### Exercise objective
Please continue the guide to choosing precision swabs from the point where it stops.
Source extract: Begin
This is a brief introduction to selecting a precision swab for use in laboratories, clean rooms, electronic assembly, rework, and repair of electronics. We’ll be speaking in generalities, but you may choose a swab for a specific reason or for a very specific job. Swabs can be used to apply materials, like adhesive or solvent, or to remove contaminants. First, let's discuss their use as removers, specifically by removing contamination or soil from delicate or precision parts.
The swabs generally are effective removal tools for three reasons. First, they can clean a small area rather than expose the whole device to the cleaning solvents. Second, swabs allow gentle scrubbing actions. Third, swabs excel at getting into tight crevices where other cleaning applicators can’t and pull that contamination out. Choosing the right swab matches the requirements at hand with the materials and geometries of the swab, in essence selecting the right tool for the job.A swab is a basically a wipe on a stick. The properties that we want all swabs to have include absorbency, durability, and sterility. Absorbency because after all we do want the swab to remove any contaminants from the device we're trying to clean. We want it to be durable so that the solvent we're using doesn't damage the swab. And finally, sterile or clean as the swab can’t deposit any new contaminants. Additionally, the specific swab we select needs to fit the precise area or crevice that we're trying to clean.
There are many materials used to make swab heads, but let's discuss the two most common head materials found in the precision cleaning environment. Cotton is very absorbent and, in many cases, a good cleaning choice. Cotton is tolerant of most cleaning solvents, however irregularities from being a naturally derived material do limit its usefulness. Unless carefully made and engineered, cotton swabs often shed fibers. Some cotton swabs are engineered to be very clean. For example, this swab can be used in many precision applications. It uses special cotton fibers that are wound very tightly.
Source extract: End
Record extracts: Begin
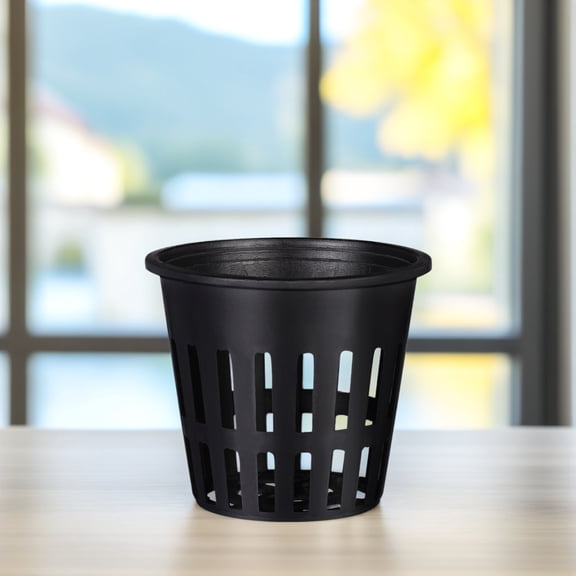 WORGEOUS Hydroponics Net Pot Planter Planters Root Control Breathable Flower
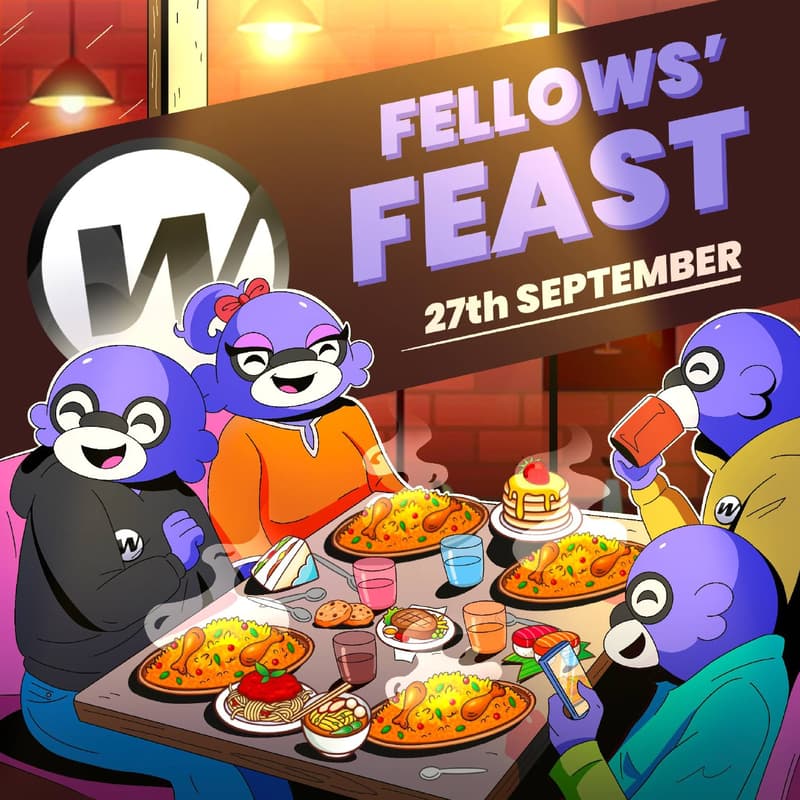 Cover Image for Fellows' Feast Delhi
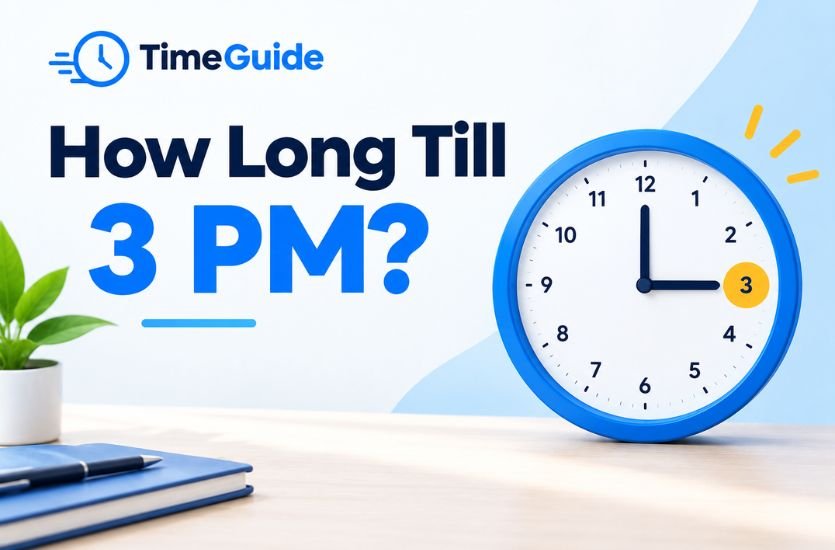 How Long Till 3 PM?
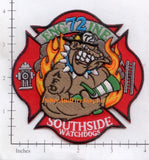 Tennessee - Arlington Engine 72 Fire Dept Patch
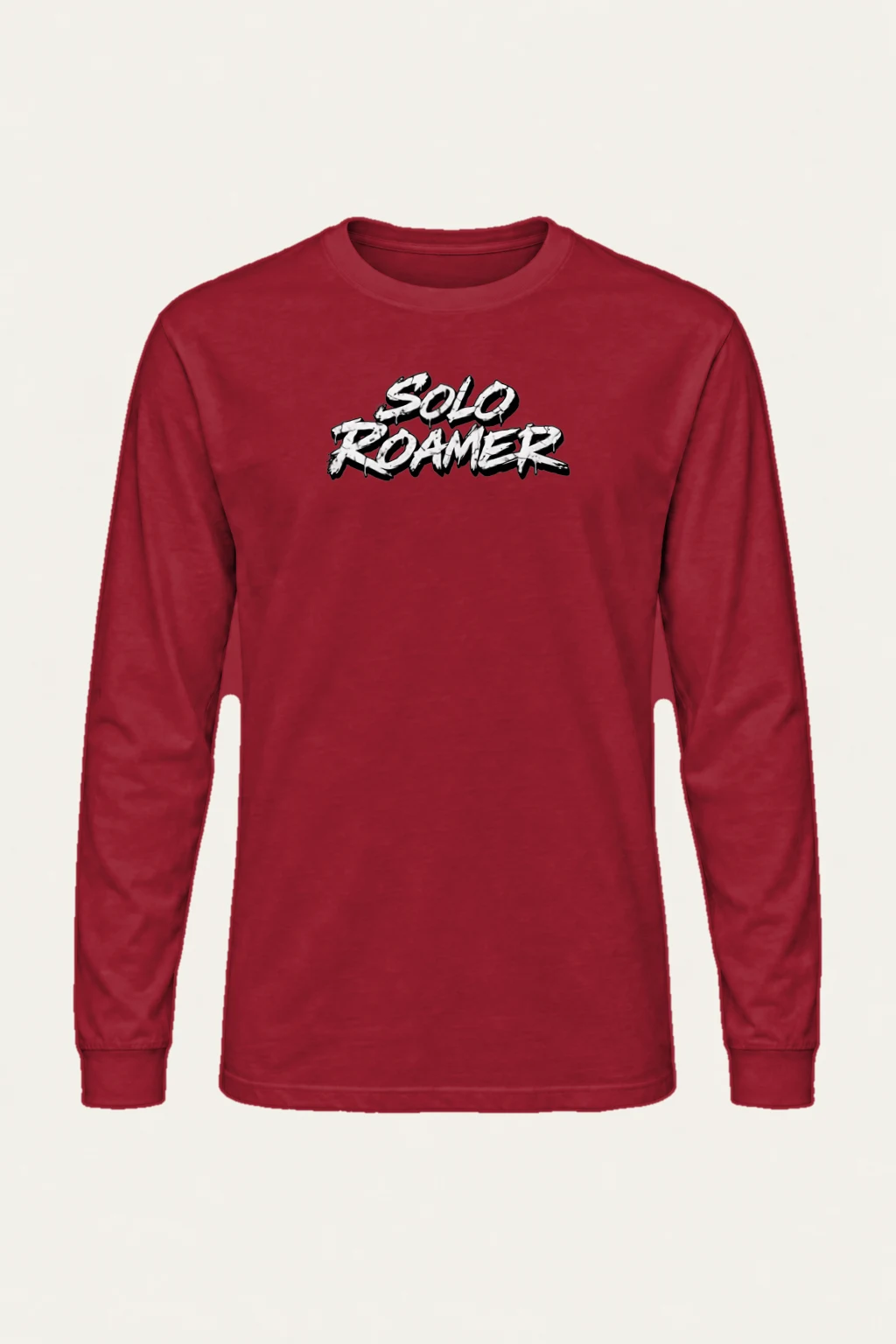 "Solo Roamer" Unisex Longsleeve T-shirt | Gildan 2400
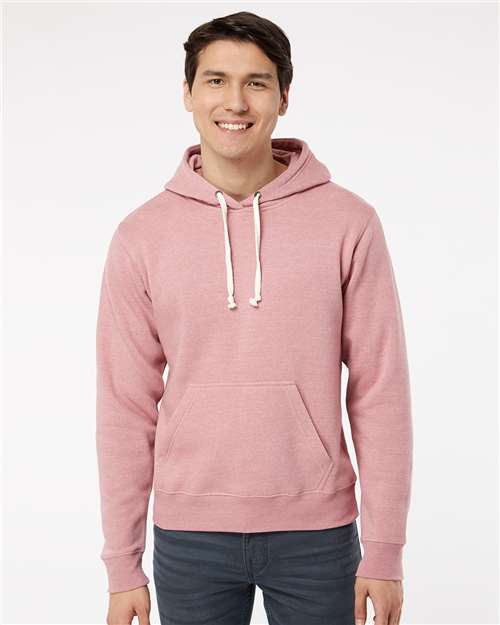 Men's Triblend Fleece Hooded Sweatshirt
Record extracts: End
### Reply to the exercise
The second common material used for precision swabs is a polyurethane foam. Polyurethane foams are absorbent and generally sterile, and it tolerates the most frequently used cleaning solvents, such as isopropyl alcohol. However, more aggressive cleaning solvents, such as acetone, will weaken the foam structure and may shed particles.
Swab handle material is often specified for stiffness and for chemical tolerance. Wooden handles provide good stiffness and good chemical tolerance, but much like cotton can be, wood as a natural material may not be as sterile as required for some applications.
As a result, engineered plastics are chosen most frequently for swab handles. Polymers and plastics can be engineered for many properties. A simple plastic like polypropylene has excellent chemical tolerance and can be specifically engineered to be stiffer or more flexible as required.
If you have any precision cleaning needs, contact us at 800-858-4043 and firstname.lastname@example.org or check us out online at www.techspray.com and we'll be happy to discuss swabs with you and make a recommendation and get you the swab you need.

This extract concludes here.